Since the advent of the Porsche 996 in the late 1990s, modern Porsches have had climate control. However, even today, many people don’t understand how to use it properly.
There’s a clue in the name – climate control. The system controls the temperature in the car for you. Sensors measure the cabin air and adjust the heat, fans and air-conditioning to ensure that you are comfortably cosseted.
I set my climate control to 20 degrees Celsius and that’s comfortable for me, although some people will want it slightly higher or lower, but somewhere around that ballpark figure is good. The trick then is to press the ‘Auto’ button and leave the system to do its own thing.
When you get in the car on a cold winter’s morning, there’s no point whatsoever in cranking the temperature up to maximum. The engine won’t be generating any heat for starters and, even when it does, the heater will initially blast out a high temperature to ensure that the cabin reaches your desired 20 degrees before backing off to maintain that level. Turning the temperature up higher will just mean that the cabin gets too hot.
It’s exactly the same in the summer; leave the temperature at 20 degrees, or whatever suits you, rather than setting it to Low in an attempt to get the cabin to cool quicker – it won’t. If the system senses that the cabin is hot, it will automatically blow the coldest air possible into the car until the temperature has cooled, when it will then back off and then quietly maintain your optimal temperature for you to be comfortable.
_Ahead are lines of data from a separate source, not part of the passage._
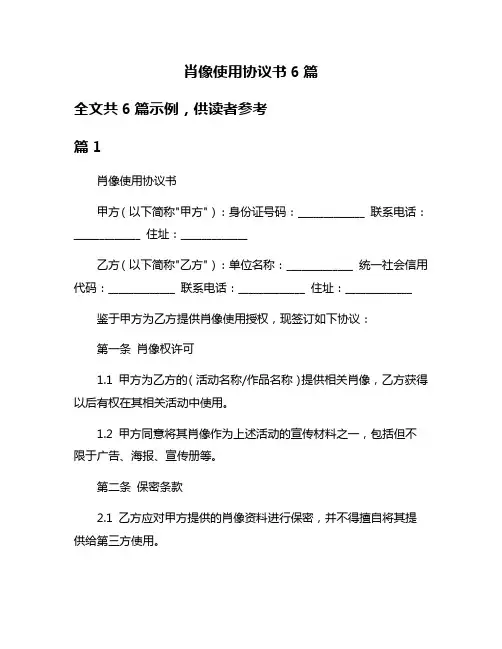 肖像使用协议书 6 篇

全文共 6 篇示例，供读者参考

篇 1

肖像使用协议书

甲方（以下简称"甲方"）：身份证号码：____________ 联系电话：____________ 住址：____________

乙方（以下简称"乙方"）：单位名称：____________ 统一社会信用代码：____________ 联系电话：____________ 住址：____________

鉴于甲方为乙方提供肖像使用授权，现签订如下协议：

第一条 肖像权许可

1.1 甲方为乙方的（活动名称/作品名称）提供相关肖像，乙方获得以后有权在其相关活动中使用。

1.2 甲方同意将其肖像作为上述活动的宣传材料之一，包括但不限于广告、海报、宣传册等。

第二条 保密条款

2.1 乙方应对甲方提供的肖像资料进行保密，并不得擅自将其提供给第三方使用。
There’s no point in messing around with the settings, when the automatic mode will do it all for you.
Keep the windows and sunroof closed, too. In the summer, running the air-con with the windows open means that it is desperately trying, and failing, to cool the outside air, rather than just that in the car. And in the winter, of course, the heater will be trying to warm the surrounding air!
Also, leave the air-conditioning running all year round (which it will be when the Auto button is pressed). Not only will then allow the climate control to work correctly, it also dries the air to help stop the window misting up in winter. More importantly, the air-con gas contains a lubrication so it’s important to keep it circulating to maintain the mechanism. Incidentally, modern air-con systems are very efficient and have a negligible effect on fuel consumption.
Finally, if the air-conditioning stops working it’s probably because the gas has leaked out. A regas alone rarely fixes the issues because the old gas must have seeped out from somewhere so the fault has to be found and rectified before regassing. An air-con engineer once pointed out that you don’t regas your fridge every year, and you shouldn’t have to with your car if everything is, well, gas-tight.